A total of 165,000 tonnes of gold have been mined in human history, as of 2009. [World Gold Council] This is roughly equivalent to 5.3 billion troy ounces or, in terms of volume, about 8,500 m³, or a cube 20.4 m on a side. The world consumption of new gold produced is about 50% in jewelry, 40% in investments, and 10% in industry.
Gold has been known and used by artisans since the Chalcolithic. The legend of the golden fleece and Argonauts may refer to the use of fleeces to trap gold dust from placer deposits in the ancient world. The south-east corner of the Black Sea was famed for its gold. Exploitation is said to date from the time of Midas, and this gold was important in the establishment of what is probably the world's earliest coinage in Lydia around 610 BC.

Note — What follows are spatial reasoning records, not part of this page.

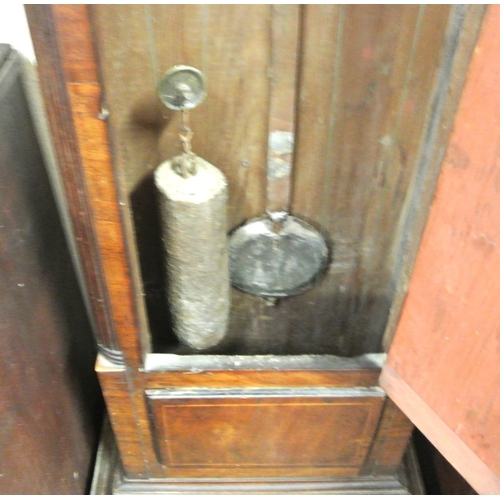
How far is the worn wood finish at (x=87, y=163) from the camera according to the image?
0.56 meters

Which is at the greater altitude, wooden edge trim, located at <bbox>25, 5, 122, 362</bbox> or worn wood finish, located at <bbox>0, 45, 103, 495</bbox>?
wooden edge trim, located at <bbox>25, 5, 122, 362</bbox>

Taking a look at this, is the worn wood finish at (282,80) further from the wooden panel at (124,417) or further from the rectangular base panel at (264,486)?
the rectangular base panel at (264,486)

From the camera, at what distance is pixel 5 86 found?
789 millimetres

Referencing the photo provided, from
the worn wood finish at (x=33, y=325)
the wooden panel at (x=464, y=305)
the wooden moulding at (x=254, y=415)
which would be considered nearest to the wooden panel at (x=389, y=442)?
the wooden moulding at (x=254, y=415)

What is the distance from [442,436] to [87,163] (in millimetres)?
639

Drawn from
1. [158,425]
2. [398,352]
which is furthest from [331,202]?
[158,425]

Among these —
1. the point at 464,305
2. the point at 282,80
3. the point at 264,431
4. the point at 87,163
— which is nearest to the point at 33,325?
the point at 87,163

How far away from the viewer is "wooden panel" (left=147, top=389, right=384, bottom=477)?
3.10 feet

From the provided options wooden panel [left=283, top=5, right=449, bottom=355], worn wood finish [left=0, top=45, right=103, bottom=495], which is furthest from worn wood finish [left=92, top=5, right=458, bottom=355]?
worn wood finish [left=0, top=45, right=103, bottom=495]

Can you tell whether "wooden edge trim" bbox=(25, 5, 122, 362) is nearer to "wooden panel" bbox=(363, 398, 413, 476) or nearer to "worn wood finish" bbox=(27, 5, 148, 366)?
"worn wood finish" bbox=(27, 5, 148, 366)

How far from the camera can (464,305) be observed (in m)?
0.69

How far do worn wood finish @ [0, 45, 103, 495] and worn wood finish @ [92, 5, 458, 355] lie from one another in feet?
0.55

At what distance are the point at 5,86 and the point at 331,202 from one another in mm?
551

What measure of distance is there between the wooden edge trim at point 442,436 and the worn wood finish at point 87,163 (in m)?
0.42
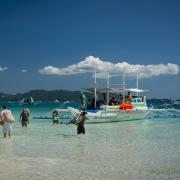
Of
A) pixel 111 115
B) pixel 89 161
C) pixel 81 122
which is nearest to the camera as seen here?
pixel 89 161

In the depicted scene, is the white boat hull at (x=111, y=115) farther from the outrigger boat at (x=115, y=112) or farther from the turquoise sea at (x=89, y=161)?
the turquoise sea at (x=89, y=161)

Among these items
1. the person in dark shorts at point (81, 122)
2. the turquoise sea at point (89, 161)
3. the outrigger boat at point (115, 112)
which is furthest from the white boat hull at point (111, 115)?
the turquoise sea at point (89, 161)

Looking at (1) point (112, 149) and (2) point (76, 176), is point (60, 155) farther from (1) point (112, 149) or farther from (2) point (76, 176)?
(2) point (76, 176)

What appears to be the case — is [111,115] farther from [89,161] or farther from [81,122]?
[89,161]

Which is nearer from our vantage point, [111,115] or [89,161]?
[89,161]

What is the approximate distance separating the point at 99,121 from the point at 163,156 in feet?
70.5

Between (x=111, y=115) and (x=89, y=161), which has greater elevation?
(x=111, y=115)

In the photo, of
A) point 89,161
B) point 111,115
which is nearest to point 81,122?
point 89,161

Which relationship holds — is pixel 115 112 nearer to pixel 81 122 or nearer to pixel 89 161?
pixel 81 122

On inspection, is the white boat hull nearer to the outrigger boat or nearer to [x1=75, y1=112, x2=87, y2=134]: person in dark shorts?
the outrigger boat

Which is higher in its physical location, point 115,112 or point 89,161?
point 115,112

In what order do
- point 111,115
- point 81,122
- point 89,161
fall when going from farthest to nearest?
point 111,115
point 81,122
point 89,161

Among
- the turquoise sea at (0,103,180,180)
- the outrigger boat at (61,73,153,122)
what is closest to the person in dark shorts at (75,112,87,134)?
the turquoise sea at (0,103,180,180)

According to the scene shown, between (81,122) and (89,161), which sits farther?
(81,122)
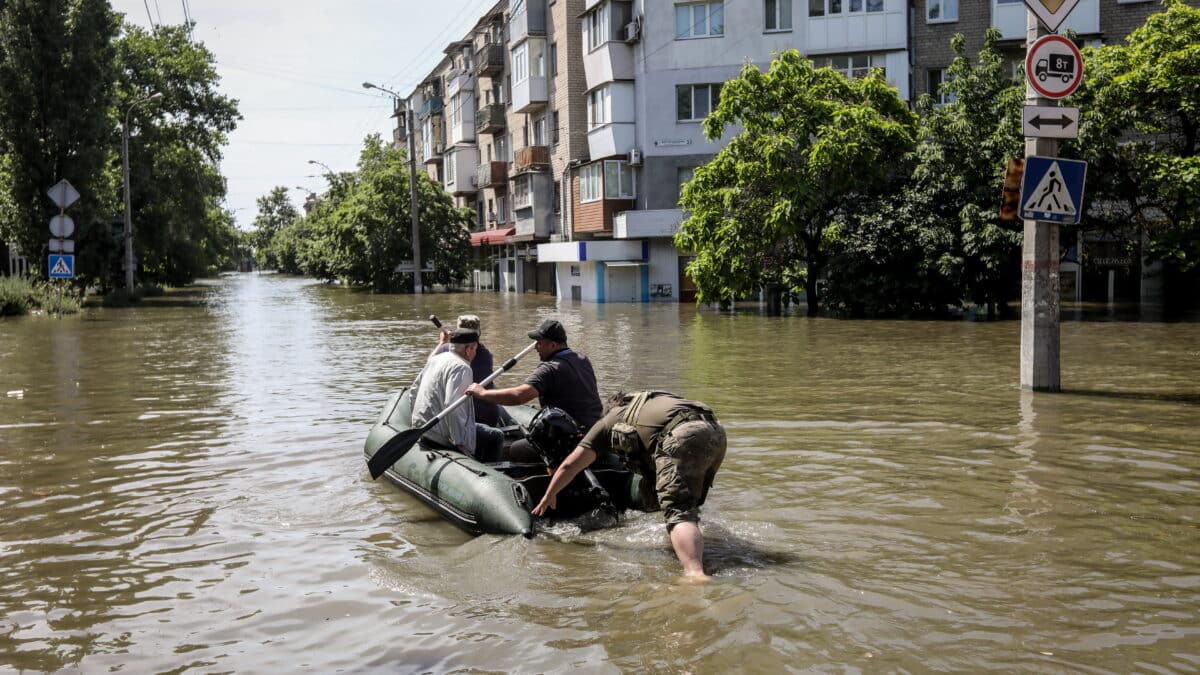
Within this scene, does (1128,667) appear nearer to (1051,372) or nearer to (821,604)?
(821,604)

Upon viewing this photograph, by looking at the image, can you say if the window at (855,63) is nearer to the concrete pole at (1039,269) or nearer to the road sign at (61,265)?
the road sign at (61,265)

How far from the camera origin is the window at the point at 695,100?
4131cm

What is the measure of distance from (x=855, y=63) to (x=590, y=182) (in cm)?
1144

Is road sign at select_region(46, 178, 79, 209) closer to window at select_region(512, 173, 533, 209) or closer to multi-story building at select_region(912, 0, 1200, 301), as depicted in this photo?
multi-story building at select_region(912, 0, 1200, 301)

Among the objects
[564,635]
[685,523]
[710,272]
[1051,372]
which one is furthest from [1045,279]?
[710,272]

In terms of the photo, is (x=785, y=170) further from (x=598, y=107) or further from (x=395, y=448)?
(x=395, y=448)

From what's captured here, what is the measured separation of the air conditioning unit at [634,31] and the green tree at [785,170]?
10523mm

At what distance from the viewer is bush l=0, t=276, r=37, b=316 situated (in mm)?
32812

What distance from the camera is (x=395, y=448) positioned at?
8766 millimetres

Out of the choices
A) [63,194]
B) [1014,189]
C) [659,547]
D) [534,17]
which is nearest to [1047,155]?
[1014,189]

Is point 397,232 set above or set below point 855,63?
below

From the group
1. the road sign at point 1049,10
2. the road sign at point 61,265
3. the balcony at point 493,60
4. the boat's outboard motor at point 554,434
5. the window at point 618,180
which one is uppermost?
the balcony at point 493,60

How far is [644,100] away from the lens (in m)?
41.7

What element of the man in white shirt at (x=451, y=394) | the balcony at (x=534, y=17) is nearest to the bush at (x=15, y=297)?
the balcony at (x=534, y=17)
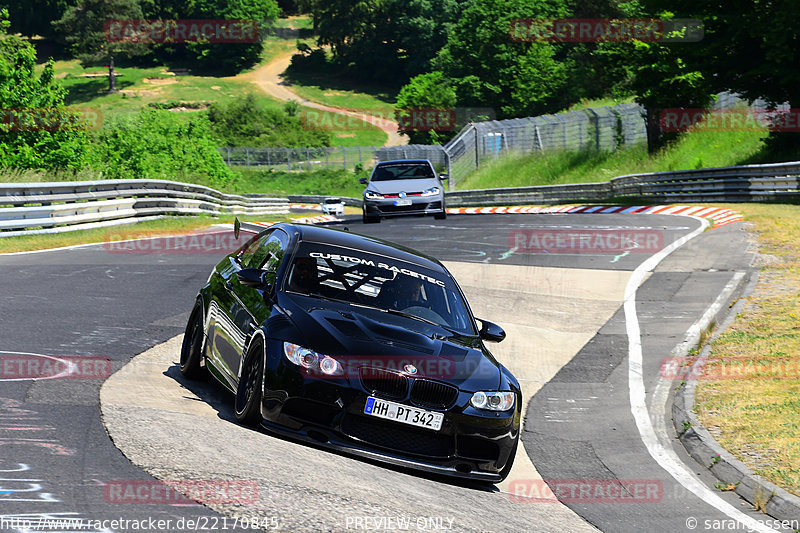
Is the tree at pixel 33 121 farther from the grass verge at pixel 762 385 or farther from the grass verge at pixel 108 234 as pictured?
the grass verge at pixel 762 385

King Croesus, ruler of Lydia (560–546 BC), began issuing the first true gold coins, in about 643 to 630 with a standardised purity, for general circulation. They were quite crude, and were made of electrum, a naturally occurring pale yellow mixture of gold and silver. The composition of these first coins was similar to alluvial deposits found in the silt of the Pactolus river, which ran through the Lydian capital, Sardis. King Croesus' gold coins follow the first silver coins that had been minted by King Pheidon of Argos around 700 BC. Shortly afterwards, in 546 BC, Croeseus was captured by the Persians, who adopted gold as the main metal for their coins.
Electrum is a naturally occurring alloy of gold and silver, with trace amounts of copper and other metals. It has also been produced artificially. The ancient Greeks called it 'gold' or 'white gold', as opposed to 'refined gold'. Its color ranges from pale to bright yellow, depending on the proportions of gold and silver. The gold content of naturally occurring electrum in modern Western Anatolia ranges from 70% to 90%, in contrast to the 45–55% of electrum used in ancient Lydian coinage of the same geographical area. This suggests that one reason for the invention of coinage in that area was to increase the profits from seignorage by issuing currency with a lower gold content than the commonly circulating metal.
Gold coins then had a very long period as a primary form of money, only falling into disuse in the early 20th century. Most of the world stopped making gold coins as currency by 1933, as countries switched from the gold standard due to hoarding during the worldwide economic crisis of the Great Depression.